Françoise, Pierre et Xavière se sentent supérieurs à tout le monde, en particulier à Elisabeth et aux Rouennais. Je cite : « Je les hais, dit Xavière. Je hais cette ville crasseuse, et les gens dans les rues avec leurs regards comme des limaces. » (page 24) ; « C'est dommage qu'elle pourrisse à Rouen. (…) La pauvre gosse, elle m'a fendu l'âme. Ça l'écoeure tellement de rentrer à Rouen. » (page 27). Ils s'ennuient malgré leurs nombreuses distractions, à savoir boire, danser et décortiquer des crevettes sur les banquettes des bistrots (d'ailleurs, la fonction de Xavière, c'est tout bonnement de réenchanter leur vie quotidienne) ; ils croient leurs états d'âme intéressants et originaux (exemple édifiant : « après toutes ces années d'exigences passionnées, de sérénité triomphante et d'âpreté au bonheur, allait-elle devenir comme tant d'autres, une femme résignée ? » page 417. Merci pour les « autres » au passage.) Et contrairement à ce que leurs opinions féroces pourraient suggérer, on a l'impression qu'ils ne font pas grand-chose de leur vie : certes, l'un fait du théâtre, l'autre écrit l'histoire de sa vie, mais visiblement ils ont le loisir de boire toute la nuit et de s'auto-analyser tout le jour, vivant aux crochets d'une certaine tante Christine - qu'ils ne se privent pas de mépriser.

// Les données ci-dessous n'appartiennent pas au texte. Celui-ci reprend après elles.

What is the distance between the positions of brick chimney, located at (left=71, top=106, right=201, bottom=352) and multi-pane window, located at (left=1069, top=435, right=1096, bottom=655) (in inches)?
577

4) Enfin, ce ménage à trois, qui n'en est pas vraiment un, est déséquilibré et oppressant : personne n'y trouve son compte, les personnages ne sont aimables entre eux que par calcul ou par caprice, et éprouvent les uns envers les autres des relations de domination (au début du roman, Françoise éprouve du plaisir à l'idée que Xavière lui « appartient », et, pour mieux la posséder, elle désire connaître les moindres détails de sa vie personnelle, même les plus prosaïques : « Avez-vous fait un shampoing ? Qu'avez-vous mangé ? Je veux tout savoir. » etc. Ensuite, c'est à Pierre que Xavière appartient.) Bref, nos trois « amis » n'en finissent pas de se quereller, de se disputer l'amour de Pierre, de jouer au chat et à la souris, et de psychanalyser Xavière, qui ne mérite pas tant d'intérêt pourtant. Et cela dure 500 pages ! Franchement, qu'est-ce qu'on s'ennuie ! Autre élément dérangeant : à plusieurs reprises, Xavière est comparée à « une toute petite fille » et c'est dans ces moments-là que Françoise l'aime le plus… heu, okay ? Je vais arrêter là ma critique parce que le simple fait de me remémorer ce bouquin m'énerve ;-)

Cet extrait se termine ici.